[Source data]
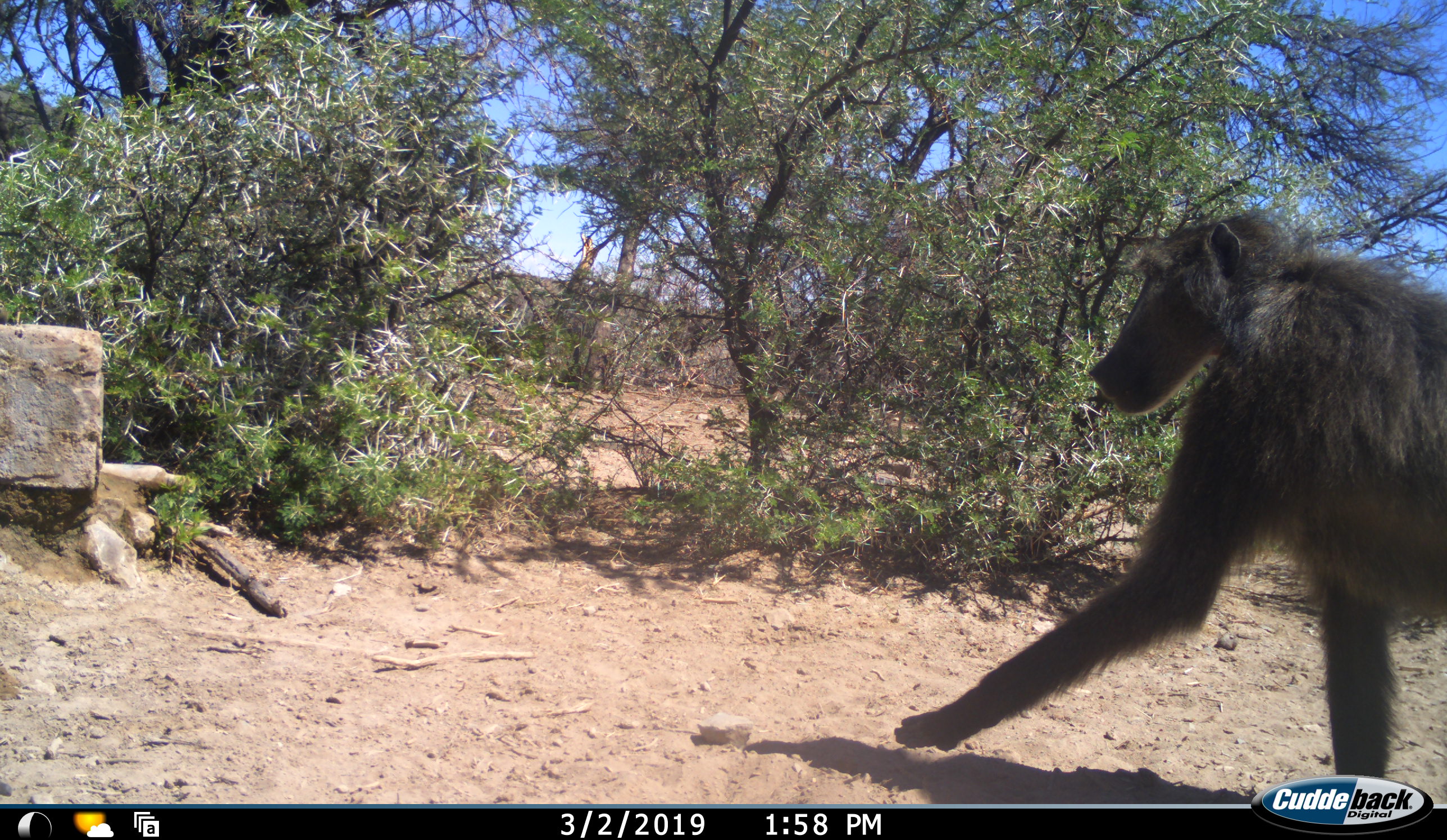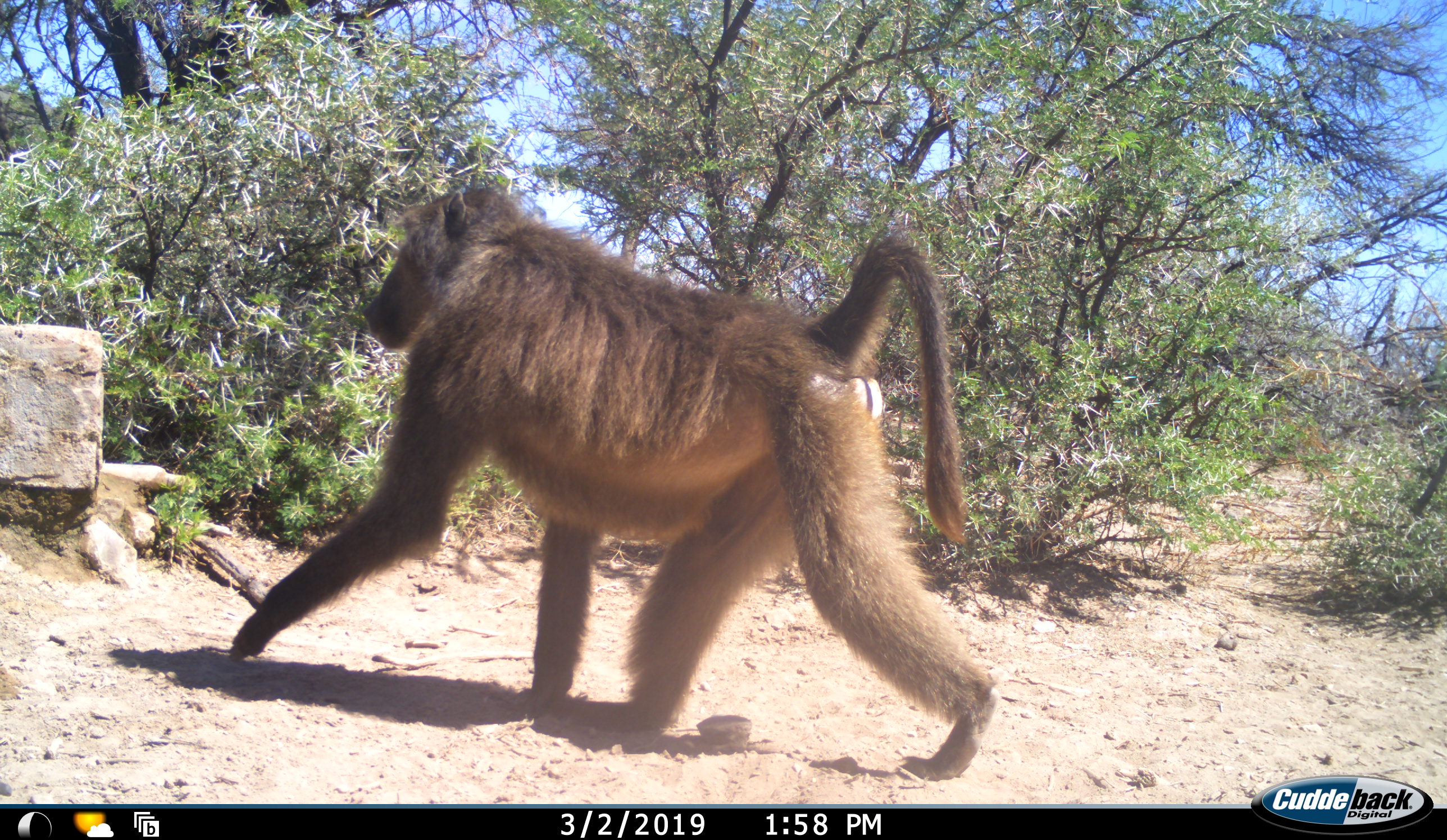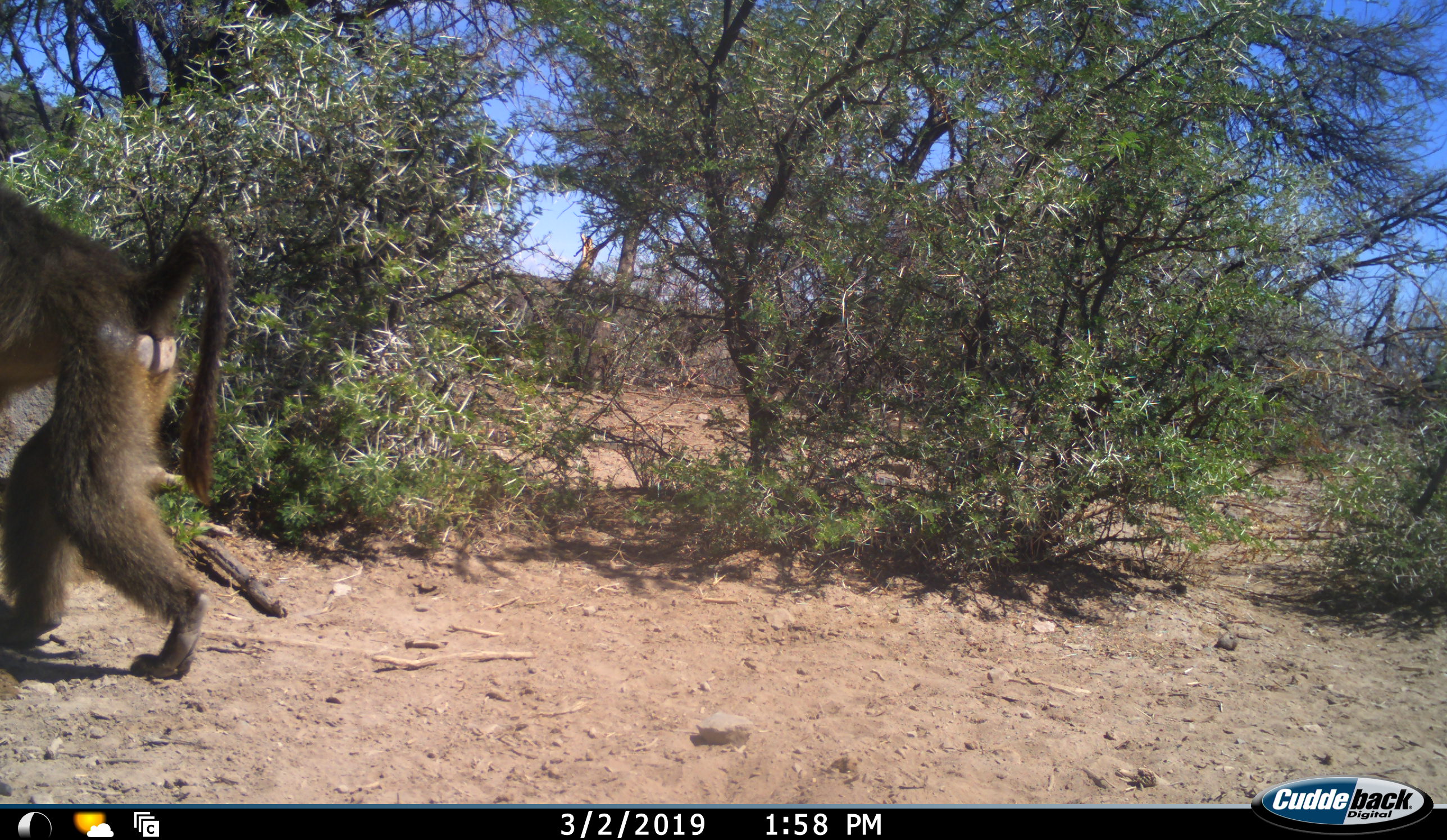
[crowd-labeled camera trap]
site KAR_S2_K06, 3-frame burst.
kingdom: Animalia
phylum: Chordata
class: Mammalia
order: Primates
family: Cercopithecidae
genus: Papio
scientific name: Papio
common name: baboon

## Prompt
Leaving the pictures aside, write out the entries above exactly.

## Expected answer
[crowd-labeled camera trap]
site KAR_S2_K06, 3-frame burst.
kingdom: Animalia
phylum: Chordata
class: Mammalia
order: Primates
family: Cercopithecidae
genus: Papio
scientific name: Papio
common name: baboon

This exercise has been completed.